▶ Assignment
Give an exact copy of the lines of the records below, starting at the line containing "FACULTAD DE GEOGRAFÍA E HISTORIA" and running to the end.
Provided data below:
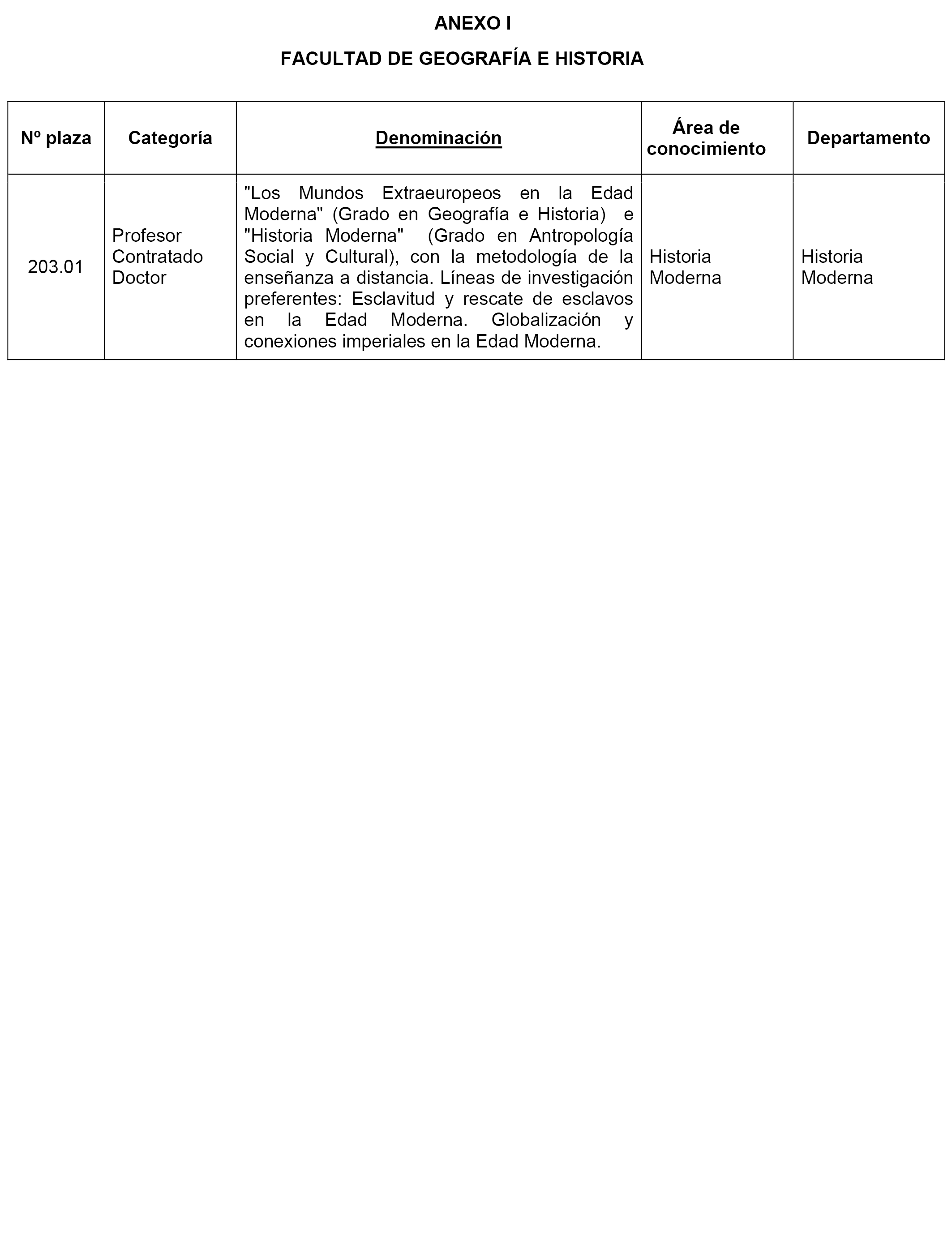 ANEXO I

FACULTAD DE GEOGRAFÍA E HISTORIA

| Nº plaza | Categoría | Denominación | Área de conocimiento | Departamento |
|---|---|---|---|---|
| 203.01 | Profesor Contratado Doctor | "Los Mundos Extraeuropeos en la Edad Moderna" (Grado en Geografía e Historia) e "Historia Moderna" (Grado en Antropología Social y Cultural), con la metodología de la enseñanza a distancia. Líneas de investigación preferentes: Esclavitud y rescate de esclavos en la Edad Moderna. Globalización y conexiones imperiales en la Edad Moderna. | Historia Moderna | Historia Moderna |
End of Provided data.
▶ Output for this exercise
FACULTAD DE GEOGRAFÍA E HISTORIA

| Nº plaza | Categoría | Denominación | Área de conocimiento | Departamento |
|---|---|---|---|---|
| 203.01 | Profesor Contratado Doctor | "Los Mundos Extraeuropeos en la Edad Moderna" (Grado en Geografía e Historia) e "Historia Moderna" (Grado en Antropología Social y Cultural), con la metodología de la enseñanza a distancia. Líneas de investigación preferentes: Esclavitud y rescate de esclavos en la Edad Moderna. Globalización y conexiones imperiales en la Edad Moderna. | Historia Moderna | Historia Moderna |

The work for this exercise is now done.